## BLOCO DE TEXTO
══════════

O movimento juvenil, tradicionalmente um termómetro de agitação social e política, tem se mostrado cada vez mais activo, com jovens que, em sua maioria, exigem mudanças reais nas esferas política, económica e social. As manifestações, que tomaram as ruas das grandes cidades como Maputo e Matola, ou seja, todos os cantos do país, expõem uma crescente frustração com a falta de oportunidades e a constante violência política.
Alguns líderes das principais organizações juvenis de Moçambique têm manifestado opiniões divergentes sobre as manifestações populares e a crise política que atravessa o país, reflectindo a complexidade do momento actual. Ivandro Massingue, presidente da Organização da Juventude do partido Podemos (OJP), defende o direito às manifestações pacíficas como uma forma legítima de a juventude expressar seu descontentamento com a crise socioeconômica e a repressão estatal, enquanto Silva Livone, secretário-geral da Organização da Juventude Moçambicana (OJM) da Frelimo, classifica as manifestações pós-eleitorais como actos de subversão e terrorismo urbano.
Renato Muelega, líder juvenil do MDM, chama a atenção para a exclusão estrutural da juventude nas decisões nacionais e enfatiza a necessidade de um presidente capaz de gerir as riquezas do país de forma equitativa. Já David Fardo, presidente do Parlamento Juvenil, destaca que a destruição de bens públicos não representa a essência das manifestações, mas sim a acção de grupos desalinhados com os objectivos legítimos. Em comum, todos concordam na urgência de um diálogo que inclua a juventude e promova soluções para os problemas que a afligem, como o desemprego, a educação e a exclusão social.

══════════

## DADOS FORNECIDOS

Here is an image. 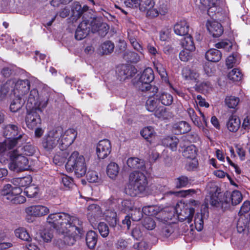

══════════

## INSTRUÇÕES
1 – No texto sobre o movimento juvenil, que cargo ocupa David Fardo?
2 – Reproduza o trecho do texto sobre o movimento juvenil que começa em "Renato Muelega, líder" e termina em "a exclusão social.".

## SOLUÇÕES DOS EXERCÍCIOS
1 – Presidente do Parlamento Juvenil.

2 –
Renato Muelega, líder juvenil do MDM, chama a atenção para a exclusão estrutural da juventude nas decisões nacionais e enfatiza a necessidade de um presidente capaz de gerir as riquezas do país de forma equitativa. Já David Fardo, presidente do Parlamento Juvenil, destaca que a destruição de bens públicos não representa a essência das manifestações, mas sim a acção de grupos desalinhados com os objectivos legítimos. Em comum, todos concordam na urgência de um diálogo que inclua a juventude e promova soluções para os problemas que a afligem, como o desemprego, a educação e a exclusão social.